- Document text:

========================================================================

Luv Films is an Indian film production company founded by childhood friends Luv Ranjan and Ankur Garg. Based in Mumbai, Luv Films produces and distributes features films and within a short span of time has established itself as one of the prominent producers in the Hindi film industry.

Establishment 

Luv Films was founded in 2021 by Luv Ranjan, screenwriter & director of De De Pyaar De Tu Jhoothi main Makkar Ankur Garg, While Luv is the creative force of the company, Ankur handles the business reigns.

Production ventures

Luv Films 

Luv Films co-produced their first film Sonu Ke Titu Ki Sweety, a romantic comedy directed by Luv Ranjan starring Kartik Aaryan, Nushrat Bharucha and Sunny Singh that released on 23 February 2018. The film received positive reviews and went on to becoming a blockbuster with its lifetime collection being more than ₹100 crore on the Indian box office.

In 2019, Luv Films produced  De De Pyaar De, starring Ajay Devgn, Tabu and Rakul Preet Singh in lead roles which released on 17 May 2019. The film was the directorial debut of the well-known film editor Akiv Ali, and was written by Luv Ranjan and Tarun Jain. The romantic comedy garnered thumbs up by the audiences while the film's worldwide gross collections stood at ₹140+ crores.

Luv Films' family comedy film Jai Mummy Di starring actors Sunny Singh, Sonnalli Seygall, Supriya Pathak and Poonam Dhillon was released on 17 January 2020. The movie is directed by debutant Navjot Gulati.

In 2019, Luv Films collaborated with Mohit Suri to produce a multi starrer-revenge drama, Malang: Unleash The Madness. The film which starred Anil Kapoor, Aditya Roy Kapur, Disha Patani and Kunal Khemu was released on 7 February 2020. After a successful run the makers decided to make a sequel called Malang 2.

========================================================================

- Data listing:
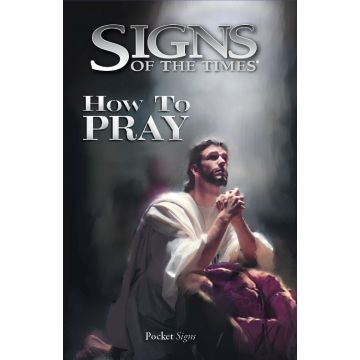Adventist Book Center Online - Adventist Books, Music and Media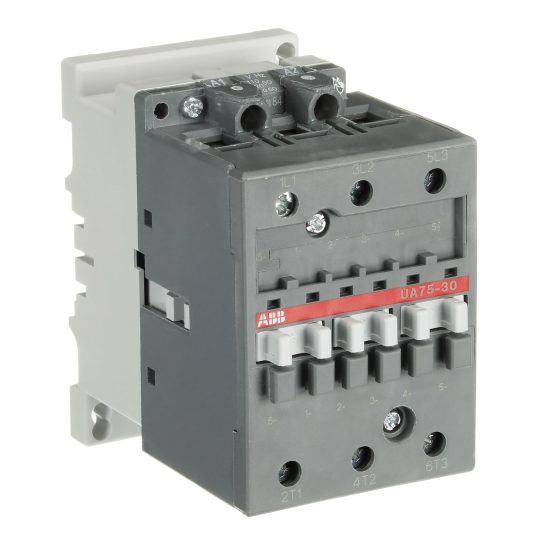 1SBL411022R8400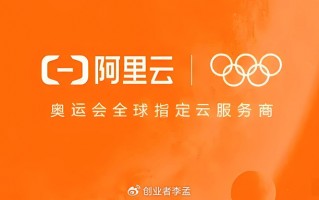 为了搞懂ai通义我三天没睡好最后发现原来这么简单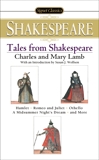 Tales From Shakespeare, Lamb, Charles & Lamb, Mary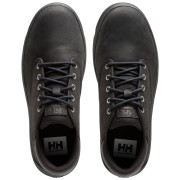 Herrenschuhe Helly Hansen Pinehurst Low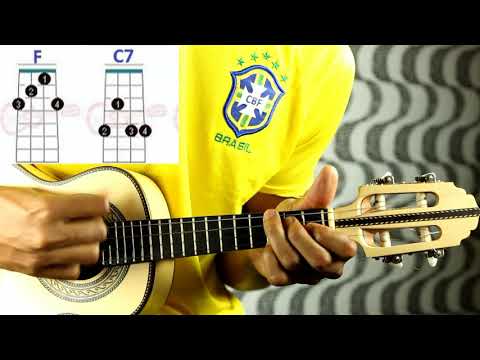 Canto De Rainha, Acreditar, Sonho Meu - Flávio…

========================================================================

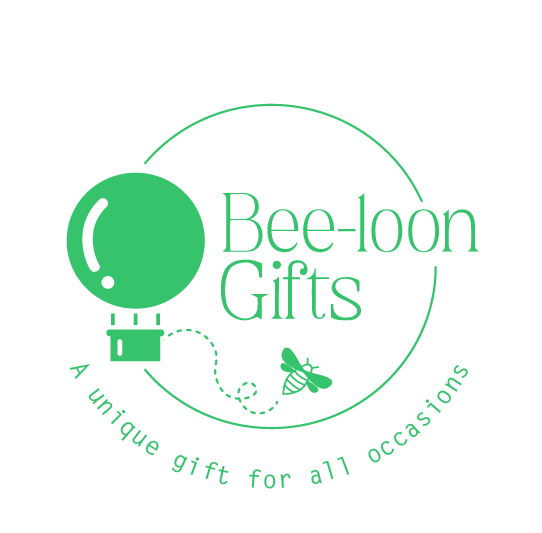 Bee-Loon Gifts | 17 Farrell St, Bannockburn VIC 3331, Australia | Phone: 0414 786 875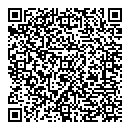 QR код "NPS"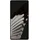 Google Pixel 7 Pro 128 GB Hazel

========================================================================

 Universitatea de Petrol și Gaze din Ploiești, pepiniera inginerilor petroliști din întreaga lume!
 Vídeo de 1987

========================================================================

- Work task A: Copy out the passage of the Luv Films article that begins with the words containing "Luv Films is" and ends with "the business reigns.".
- Work task B: List every full release date (day, month, and year) given in the Luv Films article.
The records have nothing to do with what comes next.

- Your response A:
Luv Films is an Indian film production company founded by childhood friends Luv Ranjan and Ankur Garg. Based in Mumbai, Luv Films produces and distributes features films and within a short span of time has established itself as one of the prominent producers in the Hindi film industry.

Establishment 

Luv Films was founded in 2021 by Luv Ranjan, screenwriter & director of De De Pyaar De Tu Jhoothi main Makkar Ankur Garg, While Luv is the creative force of the company, Ankur handles the business reigns.

- Your response B:
23 February 2018
17 May 2019
17 January 2020
7 February 2020